Mustafa Sekban büyük boyutta çalıştığı eserlerinde fotoğraf ve resim sanatını bir araya getirerek şehir ve sokak temalarını ele alıyor.

Mustafa Sekban büyük boyutta çalıştığı eserlerinde fotoğraf ve resim sanatını bir araya getirerek şehir ve sokak temalarını ele alıyor.

ABONE OL
8 Temmuz 2015 Çarşamba 14:45 | Son Güncellenme:
7 dakika okunma süresi
GÜNÜMÜZ İSTANBUL'UNUN RESSAMI MUSTAFA SEKBAN

İstanbul tutkunu olarak bilinen ressamımız Mustafa Sekban ile Avantgarde Hotel’de keyifli bir söyleşi yaptık. Eserlerinde uyguladığı sıra dışı teknikleriyle akılda kalan Sekban sorularımızı içtenlikle yaıtladı.

Sanata olan yeteneğinizi ne zaman keşfettiniz?

İlkokul çağlarından çok önce, çevremdeki her şeyi resimlemeye başladım. Yetenekli olduğumu ilkokulda hocalarımdan ve arkadaşlarımdan öğrendim.

Peki resme olan sevginiz nasıl başladı?

Okul öncesinde bir akrabamızın bana çizdiği bir otomobil resmi ile başladı.

Üniversitede tekstil okumuşsunuz. Neden resim değil?

Verilen Bilgiler:
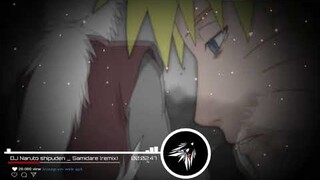 lagu sedih🔉 Naruto 🎶 shippuden | samidare remix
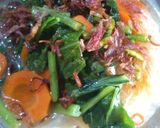 Foto langkah ke 7 dari resep Mie godog ala rumahan.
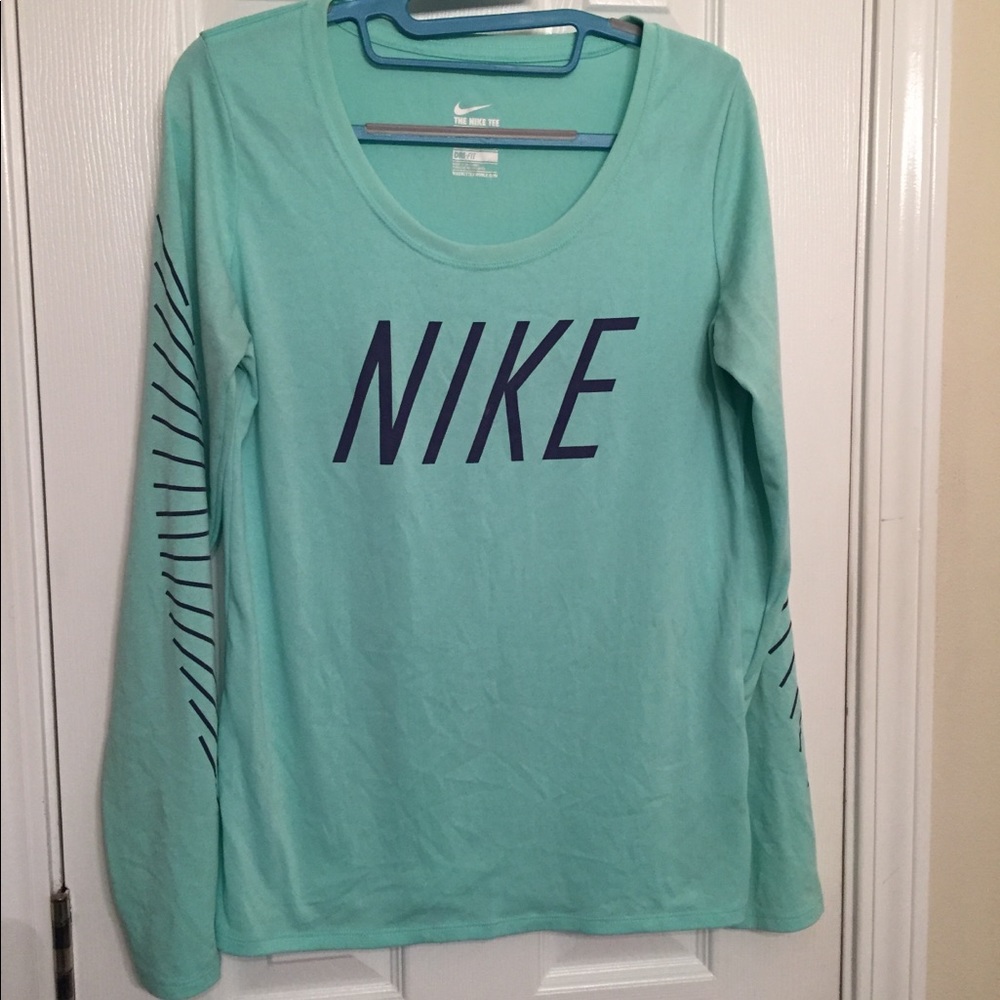 Nike Dri-Fit Tee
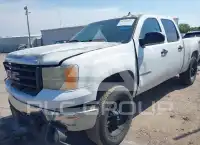 2007 GMC Sierra фото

Yapılacak Görevler:
a – Mustafa Sekban söyleşisindeki "İlkokul çağlarından çok" ifadesinden "Neden resim değil?" ifadesine kadar olan bölümü kelimesi kelimesine aktarın.
b – Mustafa Sekban söyleşisini bittiği yerden sürdürün.

Yanıt Listesi:
a –
İlkokul çağlarından çok önce, çevremdeki her şeyi resimlemeye başladım. Yetenekli olduğumu ilkokulda hocalarımdan ve arkadaşlarımdan öğrendim.

Peki resme olan sevginiz nasıl başladı?

Okul öncesinde bir akrabamızın bana çizdiği bir otomobil resmi ile başladı.

Üniversitede tekstil okumuşsunuz. Neden resim değil?

b –
Liseyi bitirdiğimde resim yarışmalarında ödül kazanırdım ve kişisel sergiler açardım. O yıllarda tekstilin Türkiye’nin geleceği olduğu konuşuluyordu, Profesör Nedret Sekban kardeşim ise mutlaka resim yapmalıydı, ben ise ileri yaşlarda resme geri dönebileceğimden ve de bir ailede iki ressamı maddi olarak ailenin desteklemesi zor olacağından, ağabey olarak fedakarlık bana düştü. Yani tekstili sevmeden otuz yıl maddi kaygılarımdan dolayı bu sektörde çalıştım ve çocukluk hayalim olan resme 2000 yılında geri döndüm. Zaten Mimar Sinan Üniversitesi Resim Bölümünü de kazanmıştım.

Eserlerinizde uyguladığınız sıra dışı bir tekniğiniz var. “Foto-pentur” tekniğinizden bahseder misiniz?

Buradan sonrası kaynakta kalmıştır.